If more people would buy 500$ * 16 == 8000$ video cards, then it might be something you’d have a chance of seeing

In any case, wouldn’t it be kinda pointless to move to double precision in GPUs until 64 bit CPUs become the norm (not to mention 64 bit OSs)? It’ll definitely be quite a long while until such precision is implemented into GPUs.

Most CPUs have handled 64 bit precision floating point numbers for quite some time now.

j

Originally posted by j:
Most CPUs have handled 64 bit precision floating point numbers for quite some time now.

My point was a matter of optmization, but looking at some of AMD’s tech documents, it appears that both are well supported equally well in the FPU. It appears that 3DNow! is meant for single precision floats, though. Not sure about SSE or SSE2. . .

phoenix_wrath, you need to calm down, all I see are a few well intentioned if off the mark posts :-).

Simulators have traditionally applied a double precision offset from the origin to handle large coords. Basically you subtract the DP eye position from the DP model matrix (or at least a large equal amount from both) to produce a smaller single precision model (or modelview) matrix. In reality it’s often only the translate component that is important in this.

Doubling up the precision of all your transform hardware and all your transmitted or stored vertex locations seems like a heck of a price to pay when it isn’t needed.

Looking at the problem as it exists in real simulators with real databases, limited support for DP modelview matrix operations in hardware is probably the next best thing.
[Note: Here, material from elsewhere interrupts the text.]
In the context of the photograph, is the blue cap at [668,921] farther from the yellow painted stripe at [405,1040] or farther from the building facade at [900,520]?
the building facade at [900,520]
All databases I’ve seen store some sort of structure with positional offsets explicit or implied & single precision vertex values within each ‘node’. Any competent simulation engineer could also easily accomplish this if it weren’t the case from the outset.

So what you really want supported in hardware to make life easier is the ability to eliminate the software modelview manipulation of:

// pseudocode
float_modelpos = (float)(double_modelpos - double_viewpos);
single_viewpos = 0,0,0;

or the equivalent scheme where a fixed number is subtracted from each.
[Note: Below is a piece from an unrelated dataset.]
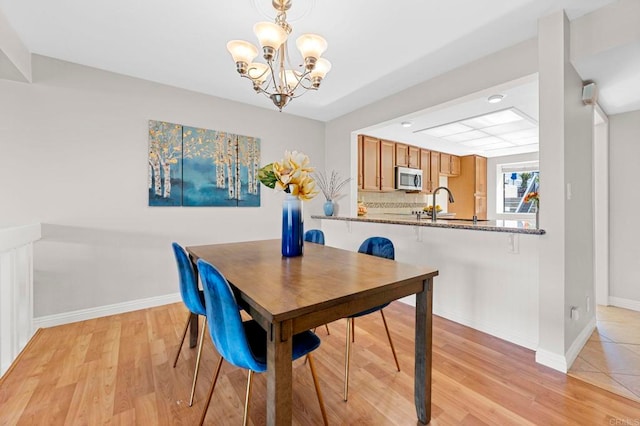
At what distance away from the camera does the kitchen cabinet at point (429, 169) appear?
553cm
It’s that subtraction that’s the pain to support in large coordinate simulation and the attendant sudden switch of matrix locations if the offset changes at a tile boundary and all your dynamic effects etc need to be adjusted frame synchronously etc.
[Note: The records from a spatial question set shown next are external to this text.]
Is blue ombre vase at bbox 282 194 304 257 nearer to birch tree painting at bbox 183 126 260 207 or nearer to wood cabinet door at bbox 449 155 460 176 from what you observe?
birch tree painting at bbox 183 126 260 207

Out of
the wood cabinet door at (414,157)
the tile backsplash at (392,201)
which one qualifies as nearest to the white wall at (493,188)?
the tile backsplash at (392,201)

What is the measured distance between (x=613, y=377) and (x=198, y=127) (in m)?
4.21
In it’s simplest form an implementation would allow you to just use doubles in your modelview matrix calls (and texture dare one hope) and it’d all happen under the covers. You wouldn’t need 64 bit for most applications, maybe only 48 bits with particular attention to translate terms under matrix multiplication would solve many issues.

Even if you think you want DP everywhere you don’t, you want the above or some variation on it, and that is a far more likely prospect if you ask for the right thing and implementors understand how easy it is to support.

With the speed of systems these days single precision arithmetic isn’t an issue for competent implementors but double precision is a definite nice to have, it makes software much simpler, while moving some software transformation to hardware and that can improve your dataase structure and have benefits w.r.t. database structure, application structure and state changes that I won’t go into here. In addition there would be spinoff benefits for other applications that used it.

So, consider the real support required here, the homogeneous divide doesn’t have to be supported at DP, not even the matrix*vertex, it’s only the modelview multiplications (and probably only for some fields initially) to get you an accurate model-view translation on the modelview matrix that are required so it SHOULD be a breeze to implement.

You multiply the matrices in DP (or even 48 bit fp), then cast to 32 bit after the multiply and transform all vertices in 32 bit as you currently do and you’re in simulation Nirvana. Anything more is gravy.

Finally, and respectfully, anyone asking for DP vertices and the whole nine yards (instead of the matrix support I’ve outlined), should be viewed with extreme skepticism. It’s just another example of asking hardware to solve the wrong problem, expensively, when a simple software approach is known to solve the problem.